■ Brief 1 ■
Print the passage on celebrity and life writing from "In the recent" up to and including "mapping social facts.".
■ Brief 2 ■
Answer these from the passage on celebrity and life writing:
(a) What does the passage say storytelling is central to?
(b) According to Lola Romanucci-Ross, what is biography mainly?
(c) What year is given for Sean Redmond's work?
■ Brief 3 ■
List the three forms of writing and speaking in which the passage on celebrity and life writing says biography is recognized as a rhetorical device.

------ Page text

In the recent past, there has been an increased interest in exploring intersections of life writing and studies of celebrity culture. Storytelling is central to effective branding in fame. Furthermore, the use of biographical elements has been recognized as a rhetorical device in writing op-eds, personal essays, and public speaking that often raise awareness on critical issues in popular media. Biography, as Lola Romanucci-Ross points out, is mainly a useful symbolic tool for reflecting, rotating and reversing real-life situations. Like biography, autobiography, memoirs, and testimonials play crucial roles in mapping social facts.

The impacts of glamorous forms of storytelling in scandals, gossip, and rumor become so crucial that they are often studied as sociological data, regardless of whether they enable actual social change. For pop culture enthusiasts and social observers, celebrities may or may not be actual role models in telling meaningful stories and constructing subjectivity. Yet, fans and students often invest affective and intellectual labor when it comes to accepting, negotiating or contesting what appears to be significant in understandings of popular figures. Celebrity scholars are equally familiar with the complexities of engaging with and researching “glossy topics”. As Sean Redmond (2014) has shown, acknowledging one’s own celebrity attachments can produce innovative ways of (re)writing fame. Conversely, these first-person accounts may also contribute to the celebritisation of individual academics. What is the critical and pedagogical potential of personal takes on fame within the field of celebrity studies?

------------
------ Information supplied

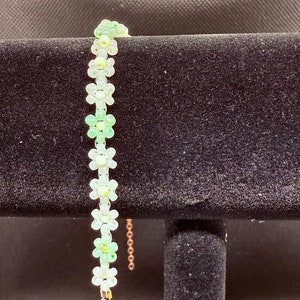 May include: A green and white beaded bracelet with a flower design and a silver clasp.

------------

■ Task output 1 ■
In the recent past, there has been an increased interest in exploring intersections of life writing and studies of celebrity culture. Storytelling is central to effective branding in fame. Furthermore, the use of biographical elements has been recognized as a rhetorical device in writing op-eds, personal essays, and public speaking that often raise awareness on critical issues in popular media. Biography, as Lola Romanucci-Ross points out, is mainly a useful symbolic tool for reflecting, rotating and reversing real-life situations. Like biography, autobiography, memoirs, and testimonials play crucial roles in mapping social facts.

■ Task output 2 ■
(a) Effective branding in fame.
(b) A useful symbolic tool for reflecting, rotating and reversing real-life situations.
(c) 2014.

■ Task output 3 ■
Op-eds
Personal essays
Public speaking